EXERCISE: Turn all the records below into a JSON list of strings, one string per line, leaving out blank lines and the picture tags.

□ □ □ □ □

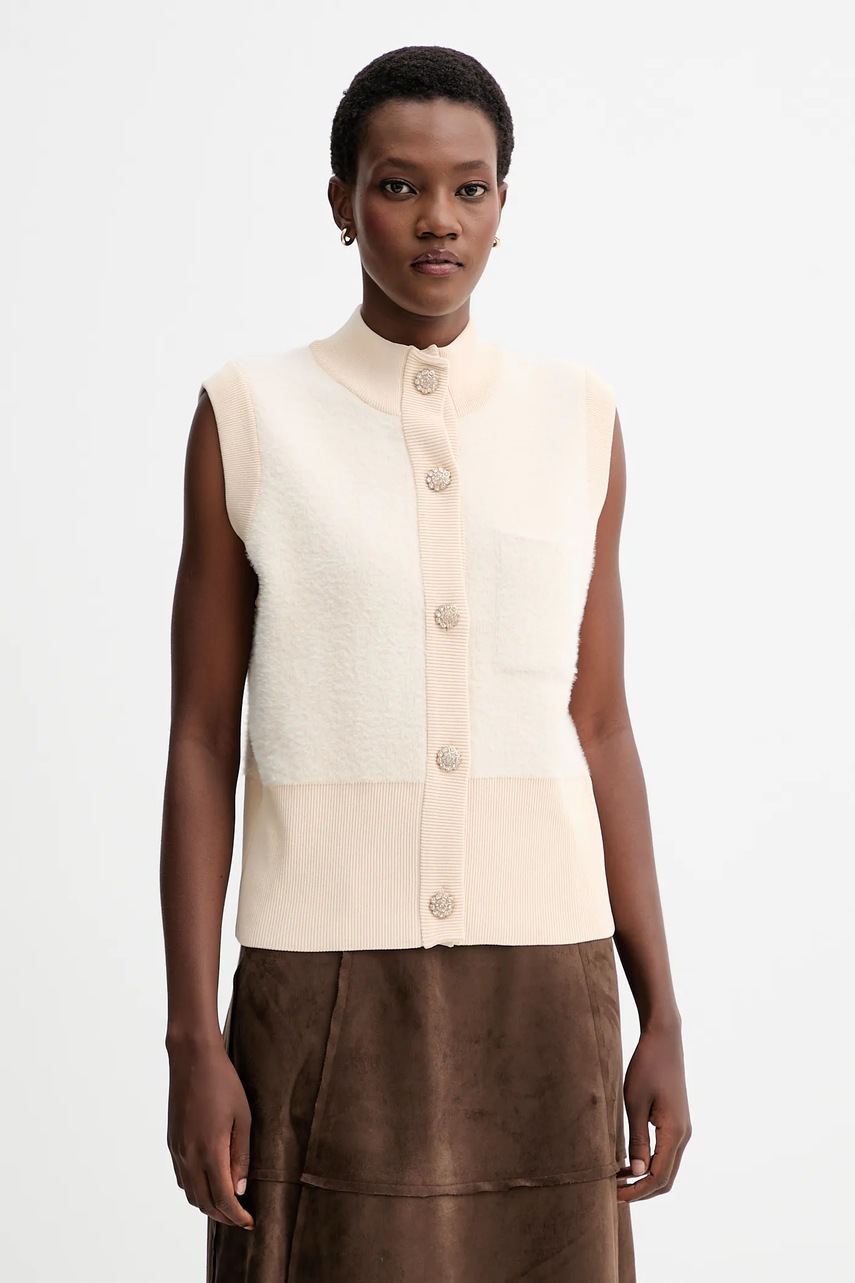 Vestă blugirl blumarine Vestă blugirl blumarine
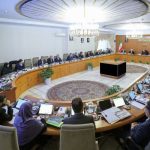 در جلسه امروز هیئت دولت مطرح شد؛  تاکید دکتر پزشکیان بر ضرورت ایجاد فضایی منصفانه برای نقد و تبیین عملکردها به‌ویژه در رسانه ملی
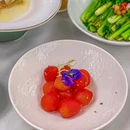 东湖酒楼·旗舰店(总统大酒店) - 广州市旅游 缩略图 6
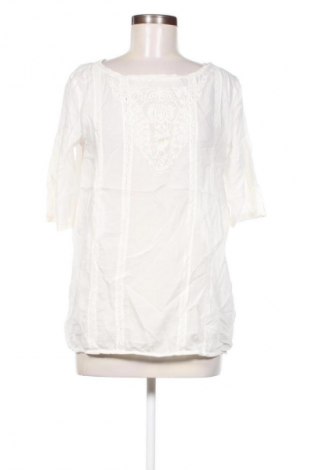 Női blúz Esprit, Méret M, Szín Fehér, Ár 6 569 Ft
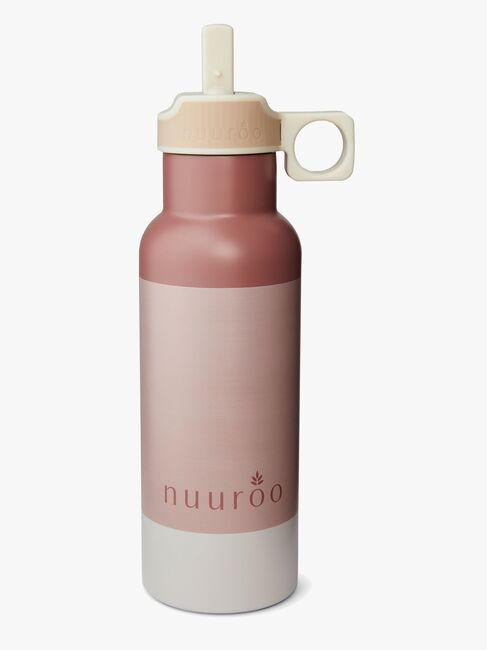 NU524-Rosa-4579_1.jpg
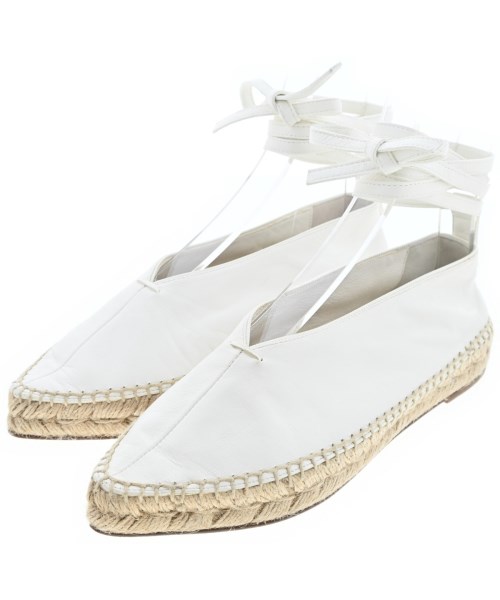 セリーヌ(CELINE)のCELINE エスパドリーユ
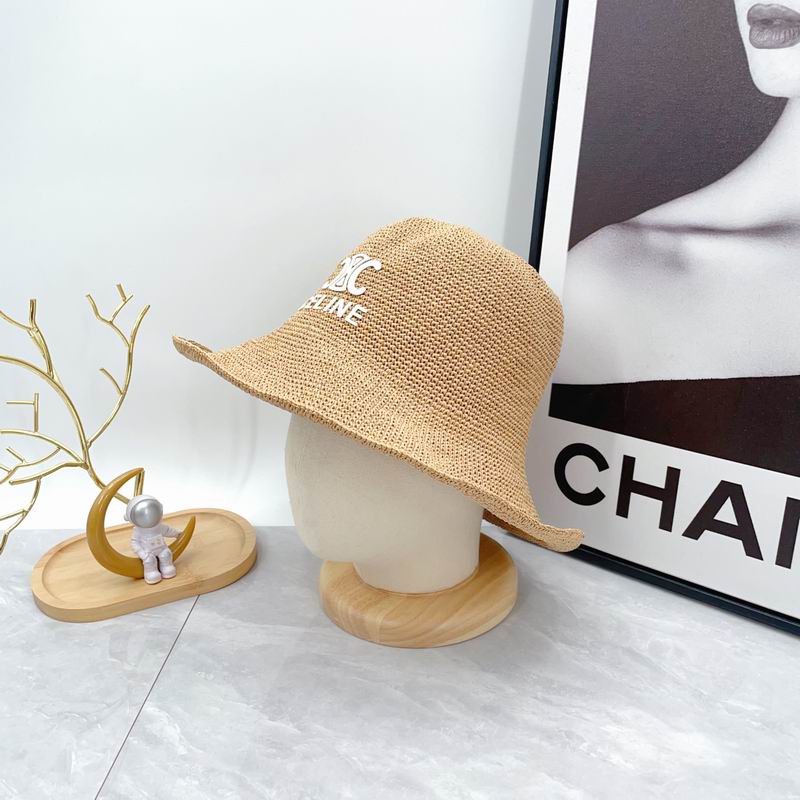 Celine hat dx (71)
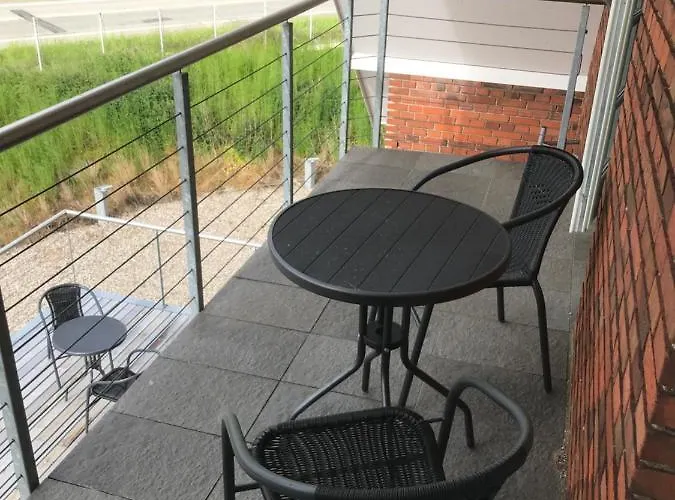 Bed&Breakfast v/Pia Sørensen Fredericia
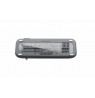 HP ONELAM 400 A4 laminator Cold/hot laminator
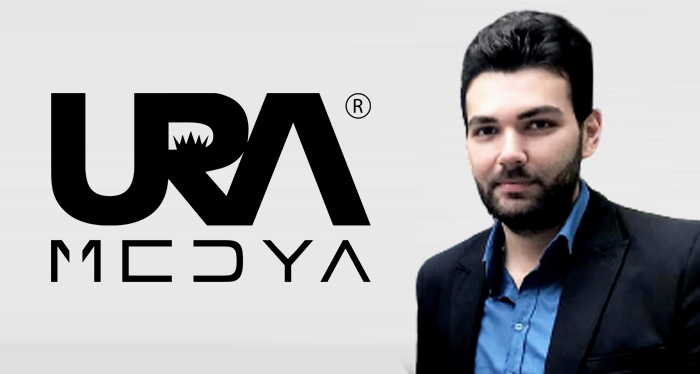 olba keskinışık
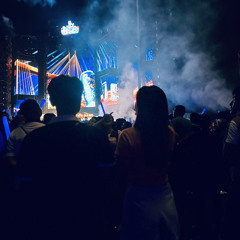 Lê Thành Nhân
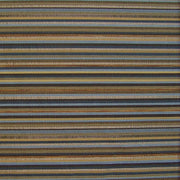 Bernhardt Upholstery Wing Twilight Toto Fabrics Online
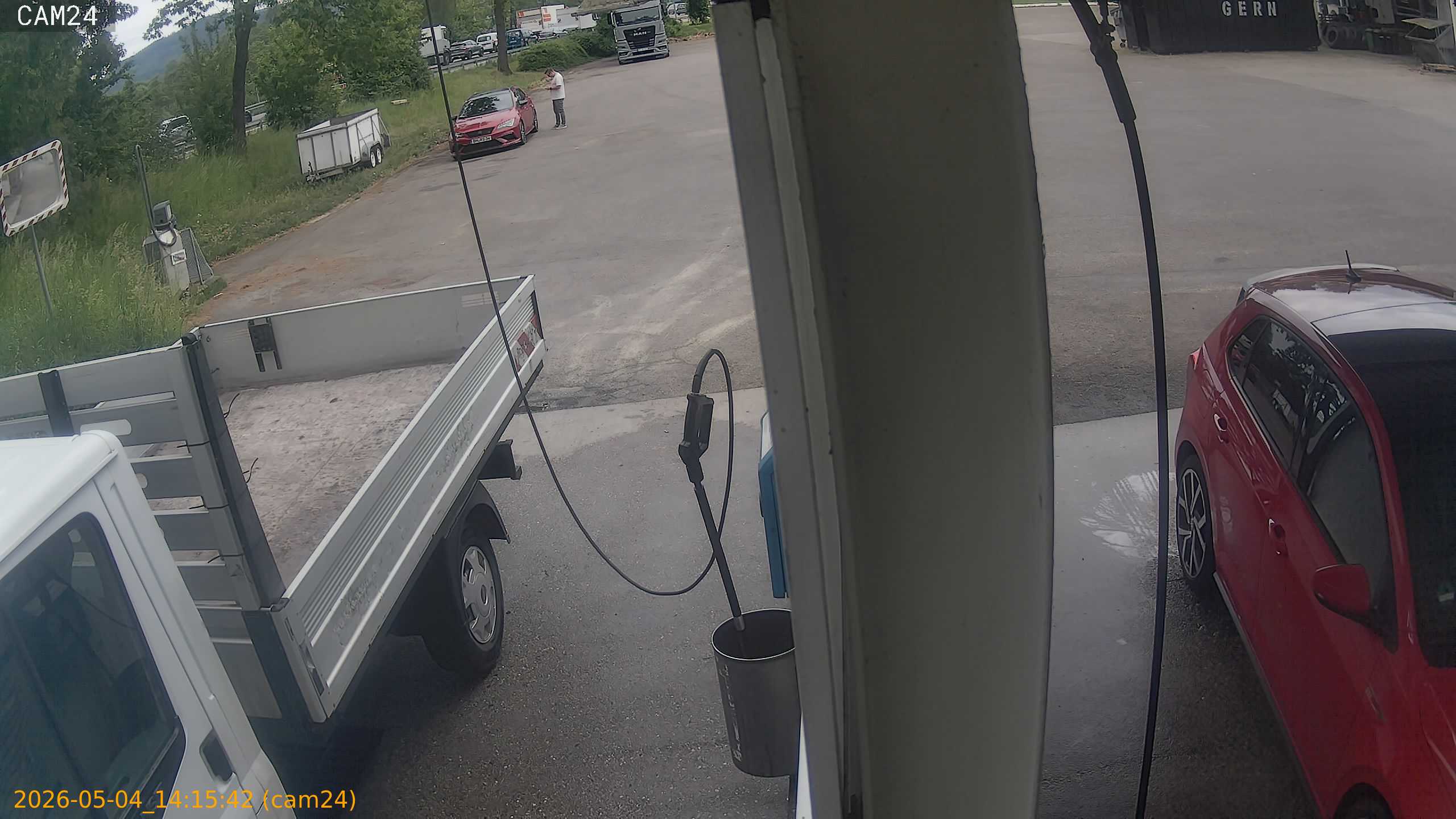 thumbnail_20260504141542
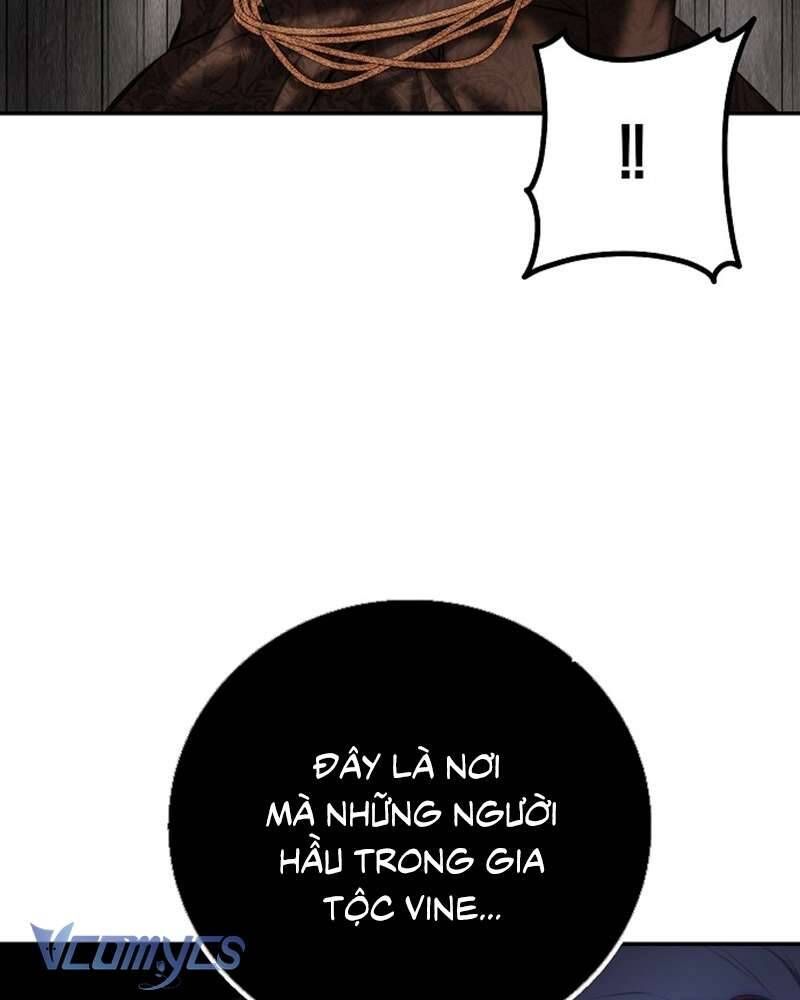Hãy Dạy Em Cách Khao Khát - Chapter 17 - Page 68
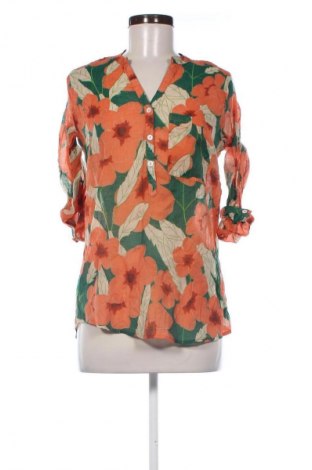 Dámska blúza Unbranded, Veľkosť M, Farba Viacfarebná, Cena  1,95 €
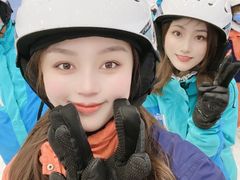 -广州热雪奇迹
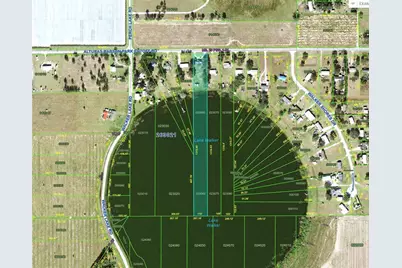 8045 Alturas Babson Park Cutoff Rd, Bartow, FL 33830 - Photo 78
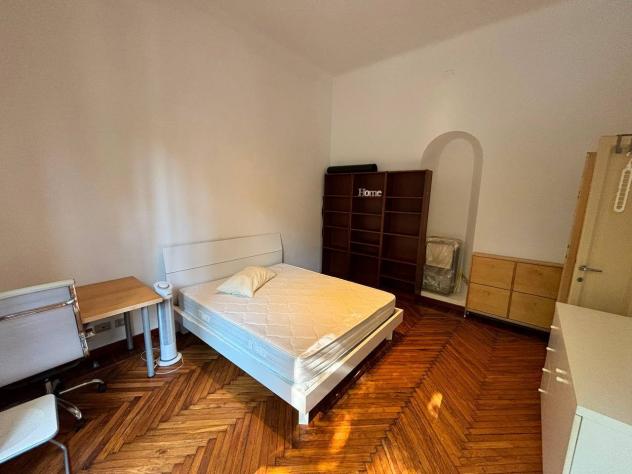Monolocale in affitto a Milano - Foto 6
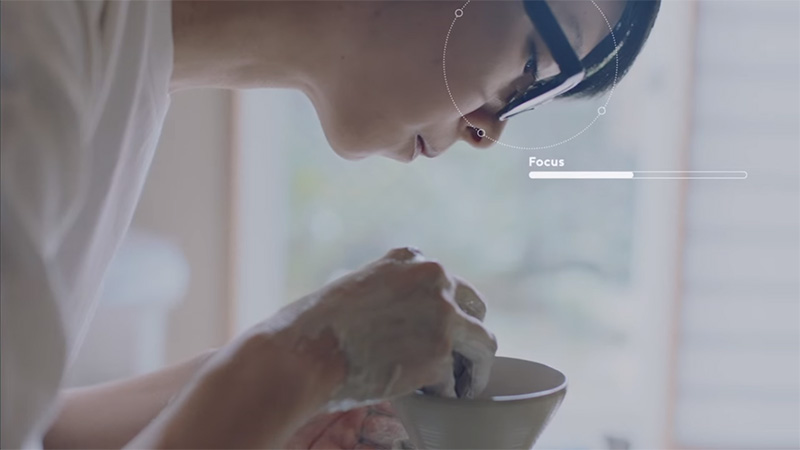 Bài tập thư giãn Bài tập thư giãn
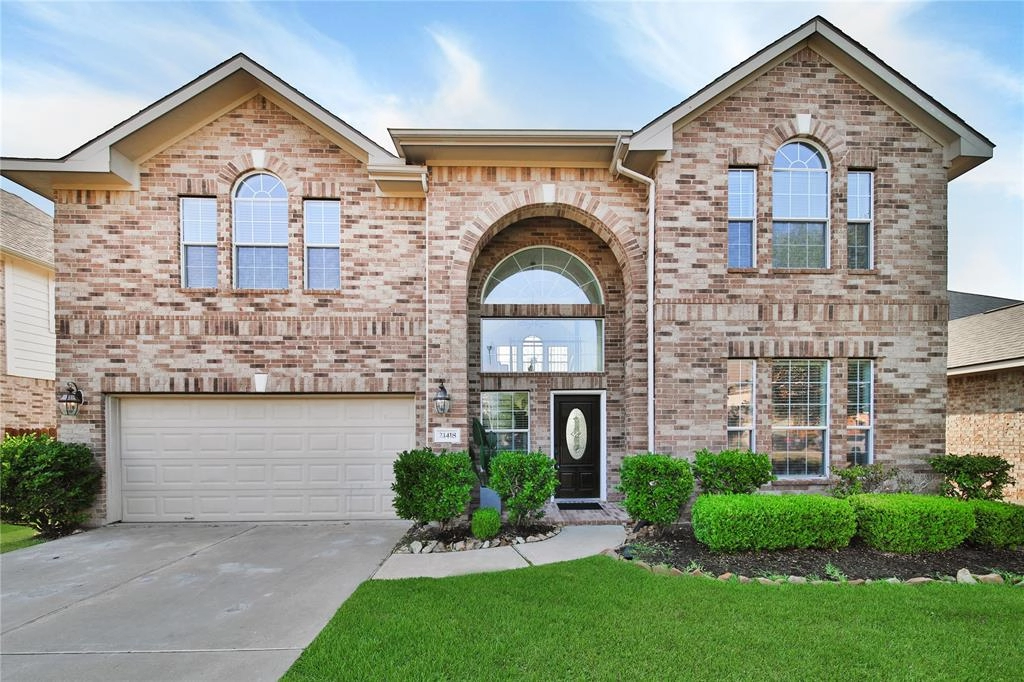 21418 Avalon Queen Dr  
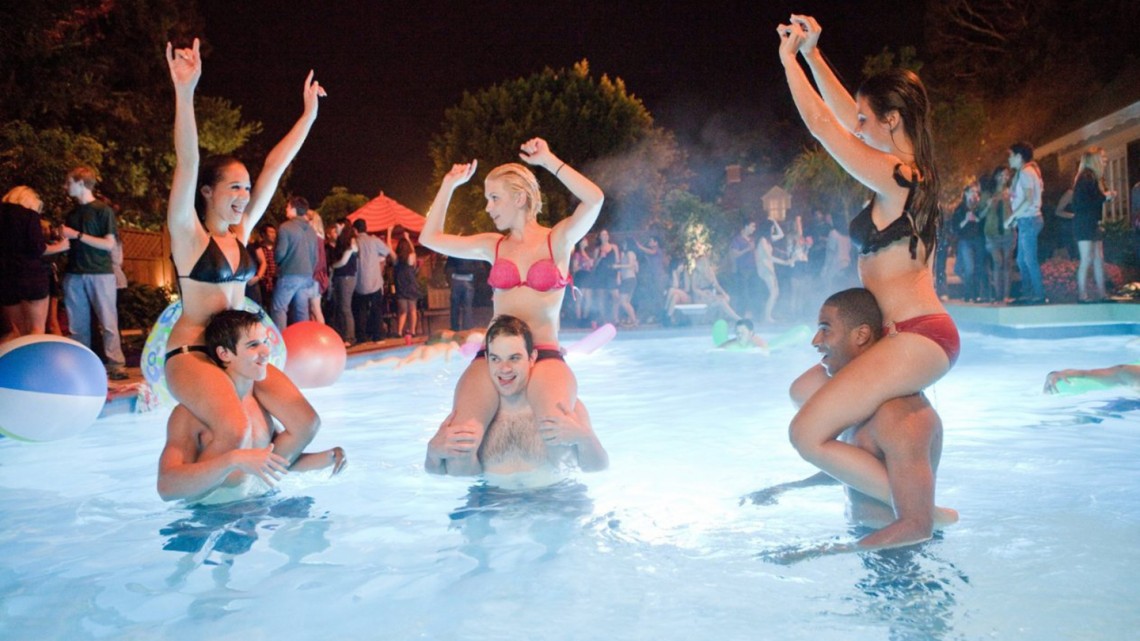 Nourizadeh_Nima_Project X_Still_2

□ □ □ □ □

YOUR SOLUTION:
[
  " Vestă blugirl blumarine Vestă blugirl blumarine",
  " در جلسه امروز هیئت دولت مطرح شد؛  تاکید دکتر پزشکیان بر ضرورت ایجاد فضایی منصفانه برای نقد و تبیین عملکردها به‌ویژه در رسانه ملی",
  " 东湖酒楼·旗舰店(总统大酒店) - 广州市旅游 缩略图 6",
  " Női blúz Esprit, Méret M, Szín Fehér, Ár 6 569 Ft",
  " NU524-Rosa-4579_1.jpg",
  " セリーヌ(CELINE)のCELINE エスパドリーユ",
  " Celine hat dx (71)",
  " Bed&Breakfast v/Pia Sørensen Fredericia",
  " HP ONELAM 400 A4 laminator Cold/hot laminator",
  " olba keskinışık",
  " Lê Thành Nhân",
  " Bernhardt Upholstery Wing Twilight Toto Fabrics Online",
  " thumbnail_20260504141542",
  "Hãy Dạy Em Cách Khao Khát - Chapter 17 - Page 68",
  " Dámska blúza Unbranded, Veľkosť M, Farba Viacfarebná, Cena  1,95 €",
  " -广州热雪奇迹",
  " 8045 Alturas Babson Park Cutoff Rd, Bartow, FL 33830 - Photo 78",
  "Monolocale in affitto a Milano - Foto 6",
  " Bài tập thư giãn Bài tập thư giãn",
  " 21418 Avalon Queen Dr  ",
  " Nourizadeh_Nima_Project X_Still_2"
]